Internally, the sūrahs are subdivided into verses called āyāt (singular āyah), a word that literally means “sign” and is also used in the Qurʾān to designate manifestations of God’s power and grace, such as miscellaneous aspects of the natural world (e.g., God’s sending down of rain) or the punishments that God is said to have inflicted on sinful peoples of the past. Qurʾānic verse borders are normally defined by the presence of a verse-final rhyme, even though the Islamic tradition transmits conflicting systems of subdividing the Qurʾān into individual verses. The subdivision that is now predominant counts a total of 6,236 verses. These display extreme divergences in length, ranging from only a few words to entire paragraphs of text, but it should be noted that verse length across a given sūrah is tangibly more uniform than across the entire corpus. Unlike classical Arabic poetry, whose beginnings stretch back to pre-Islamic times,
Qurʾānic verses do not adhere to a quantitative metre; i.e., they do not conform to fixed patterns of long and short syllables. In this sense, it is correct to insist, with the Islamic tradition, on a principled distinction between Qurʾānic and poetic verses. Many parts of the Qurʾān are highly formulaic, and longer verses often conclude with certain set phrases, such as “God is forgiving, compassionate” or “God is knowing, wise.”

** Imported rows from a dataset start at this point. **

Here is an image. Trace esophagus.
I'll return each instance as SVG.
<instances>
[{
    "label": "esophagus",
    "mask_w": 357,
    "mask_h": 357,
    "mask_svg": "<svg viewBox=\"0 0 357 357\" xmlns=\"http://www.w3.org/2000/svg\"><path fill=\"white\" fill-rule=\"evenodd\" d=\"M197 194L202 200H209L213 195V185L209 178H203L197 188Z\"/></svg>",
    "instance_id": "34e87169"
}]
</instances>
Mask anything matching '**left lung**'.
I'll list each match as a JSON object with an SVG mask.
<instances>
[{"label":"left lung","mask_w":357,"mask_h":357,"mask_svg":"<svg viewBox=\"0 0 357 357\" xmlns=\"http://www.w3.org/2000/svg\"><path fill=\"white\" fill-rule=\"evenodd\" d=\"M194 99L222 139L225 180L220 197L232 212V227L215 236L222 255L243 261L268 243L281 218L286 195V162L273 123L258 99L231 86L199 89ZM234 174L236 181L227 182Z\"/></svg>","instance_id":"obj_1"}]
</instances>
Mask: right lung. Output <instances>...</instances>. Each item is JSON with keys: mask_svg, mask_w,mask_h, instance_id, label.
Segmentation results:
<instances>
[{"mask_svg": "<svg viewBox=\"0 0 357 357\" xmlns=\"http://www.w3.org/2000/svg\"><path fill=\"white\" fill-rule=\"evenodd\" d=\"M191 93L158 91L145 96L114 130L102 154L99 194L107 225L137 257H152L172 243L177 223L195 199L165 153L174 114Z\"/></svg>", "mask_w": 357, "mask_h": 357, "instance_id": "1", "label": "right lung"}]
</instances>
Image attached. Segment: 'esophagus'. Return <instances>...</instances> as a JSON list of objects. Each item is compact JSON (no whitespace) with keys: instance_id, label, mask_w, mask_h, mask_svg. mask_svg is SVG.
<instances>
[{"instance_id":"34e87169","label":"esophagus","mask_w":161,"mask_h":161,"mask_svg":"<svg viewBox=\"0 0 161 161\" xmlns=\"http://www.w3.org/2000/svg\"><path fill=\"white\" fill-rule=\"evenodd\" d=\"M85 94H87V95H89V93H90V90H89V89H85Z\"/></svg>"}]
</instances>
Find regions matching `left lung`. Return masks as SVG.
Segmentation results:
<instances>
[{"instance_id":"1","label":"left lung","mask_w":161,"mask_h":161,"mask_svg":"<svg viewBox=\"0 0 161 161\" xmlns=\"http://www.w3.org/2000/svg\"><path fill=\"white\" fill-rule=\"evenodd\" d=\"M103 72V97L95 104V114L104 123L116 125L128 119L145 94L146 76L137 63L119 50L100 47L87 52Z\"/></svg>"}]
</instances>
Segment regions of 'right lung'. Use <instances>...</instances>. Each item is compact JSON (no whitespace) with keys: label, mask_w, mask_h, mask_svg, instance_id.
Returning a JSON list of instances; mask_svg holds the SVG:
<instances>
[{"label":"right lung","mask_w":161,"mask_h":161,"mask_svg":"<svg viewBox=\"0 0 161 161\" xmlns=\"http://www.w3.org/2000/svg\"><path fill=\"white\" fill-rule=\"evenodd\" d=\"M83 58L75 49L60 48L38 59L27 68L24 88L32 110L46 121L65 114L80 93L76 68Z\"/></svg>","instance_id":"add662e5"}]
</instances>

The Qurʾān generally styles itself as divine speech by employing the first person singular or plural (“I” or “we”) in statements that clearly refer to the Deity. However, this divine voice alternates with third-person statements about God. Utterances by Muhammad are normally introduced by the command “Say:…,” thus emphasizing that the Prophet is speaking on divine injunction only. Prophetic statements often respond to objections or denials ascribed to Muhammad’s opponents, which cast doubt on Qurʾānic doctrines such as the belief in a universal resurrection of the dead or in the existence of only one God. This can result in an extended to-and-fro that endows parts of the Qurʾān with a decidedly polemical and disputatious quality.

Whether or not the Qurʾān was divinely revealed is a question of religious belief that is not amenable to historical or philological confirmation or falsification. What does admit of scholarly scrutiny, however, is the text’s likely appearance in place and time.